Can PH natural resources be used as collateral for China loans?

Dharel Placido, ABS-CBN News

Posted at Mar 07 2018 09:52 PM | Updated as of Mar 07 2018 11:09 PM

MANILA - A Chinese scholar raised eyebrows after being quoted in a Chinese news report as saying that the Philippines’ natural resources can serve as collateral for Chinese loans to Manila.

Zhuang Guotu, head of Xiamen University's Southeast Asian Studies Center, told state-run Global Times that “[Chinese] loans are usually accompanied by repayment agreements, which use certain natural resources as collateral."

Zhuang also said “China's infrastructure capability leads the world and as a result many countries and regions are willing to cooperate with China.”

The Philippines has turned to China for funding of a portion of President Rodrigo Duterte’s P8.4 trillion infrastructure push.

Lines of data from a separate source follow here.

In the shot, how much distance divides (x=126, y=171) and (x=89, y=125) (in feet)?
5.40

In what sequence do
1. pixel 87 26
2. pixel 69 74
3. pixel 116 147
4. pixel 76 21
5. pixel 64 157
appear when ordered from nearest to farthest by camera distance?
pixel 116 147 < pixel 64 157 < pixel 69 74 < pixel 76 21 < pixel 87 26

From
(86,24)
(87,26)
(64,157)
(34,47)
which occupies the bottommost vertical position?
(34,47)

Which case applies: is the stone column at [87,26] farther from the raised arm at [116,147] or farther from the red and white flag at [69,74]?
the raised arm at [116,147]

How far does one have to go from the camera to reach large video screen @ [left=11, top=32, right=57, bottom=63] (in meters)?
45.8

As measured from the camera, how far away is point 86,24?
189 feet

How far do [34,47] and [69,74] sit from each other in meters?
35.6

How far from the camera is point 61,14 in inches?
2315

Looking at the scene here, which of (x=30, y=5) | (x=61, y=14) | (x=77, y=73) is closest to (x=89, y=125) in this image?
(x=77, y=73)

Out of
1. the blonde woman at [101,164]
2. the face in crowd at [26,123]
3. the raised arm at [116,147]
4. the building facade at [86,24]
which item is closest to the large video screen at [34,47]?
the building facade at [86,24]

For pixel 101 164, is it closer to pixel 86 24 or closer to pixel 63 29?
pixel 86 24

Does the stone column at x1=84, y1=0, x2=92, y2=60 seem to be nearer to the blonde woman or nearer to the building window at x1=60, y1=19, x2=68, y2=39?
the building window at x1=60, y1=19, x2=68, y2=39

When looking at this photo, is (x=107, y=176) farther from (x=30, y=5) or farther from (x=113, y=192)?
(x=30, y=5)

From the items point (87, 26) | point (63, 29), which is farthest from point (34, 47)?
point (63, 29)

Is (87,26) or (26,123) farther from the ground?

Critics, however, have warned of the so-called "Chinese debt trap,” citing the experience of Sri Lanka which was forced to lease its Hambantota port to a Chinese operator for 99 years in order to pay its debt to Beijing.

Filipino maritime expert Jay Batongbacal was among the first to raise the Global Times article, saying using natural resources as “collateral” is akin to a mortgage.

“Who knows which among the 7,641 islands are being ‘mortgaged’? Can you imagine what if the Cordilleras are foreclosed? Or the Visayan Sea? This boggles the mind. No wonder Sri Lanka got shafted,” Batongcbacal said on Facebook.

Former National Security Adviser Roilo Golez also said Zhuang’s comment was “disturbing and alarming.”

“Our natural resources as collateral! Our family jewels in hock as a condition for the Chinese loans! Is this correct? Is this the reason why joint exploration is being pushed hard? The government, Malacañang, DOF (Department of Finance) and NEDA (National Economic and Development Authority) must clarify this and say it isn't so!” Golez said in his blog.

The Global Times is published by the ruling Chinese Communist Party’s mouthpiece, People’s Daily. The widely read tabloid has published nationalistic commentaries deemed by some as a reflection of the sentiments of Beijing officials.


Sought for comment on the Global Times article, Presidential Spokesperson Harry Roque said on Tuesday that the Philippine government will only “rely on basic docs (documents) and there is not any.”

In a news conference on Wednesday, Roque also dismissed the Global Times piece as mere “tsismis” (gossip).

“Hindi ko po gagamitin ang isang Chinese newspaper bilang primary source to establish a fact. Hahanapin ko po ang primary document, nasaan iyong kasunduan na iyan,” he said.

(I will not use as a Chinese newspaper as a primary source to establish a fact. I will look for the primary document, where is that agreement.)

“Kung may ganiyang kasunduan, kukomento po ako. Eh dahil wala namang ganiyang kasunduan, tsismis po iyan.”

(If there is an agreement, I will comment. And since there is no formal document on the matter, I will say that is just gossip.)

The Philippine government under Duterte has been pushing for joint exploration with China in the South China Sea, much to the dismay of critics who warn that this could dilute the Philippines claims to the resource-rich waters.

Batongbacal, director of the University of the Philippines Institute for Maritime Affairs and Law of the Sea, also noted that the success rate of joint developments involving China usually “leaves very much to be desired.”

“On the whole, therefore, China’s track record for joint development with various partners have been consistently unsuccessful in either resulting in the discovery and development of reserves, or definitely improving their relations with their joint development partners,” Batongbacal said in a Facebook post.

“This is partly due to the ambiguity of the joint development agreements (JDAs) China has been willing to sign; issues over implementation and intention arise and interfere because inconsistencies between text and conduct create mistrust and lead to non-pursuit of the commitments. All areas subject of these JDAs are just as hotly contested and tension-prone as they were before the JDAs were signed.”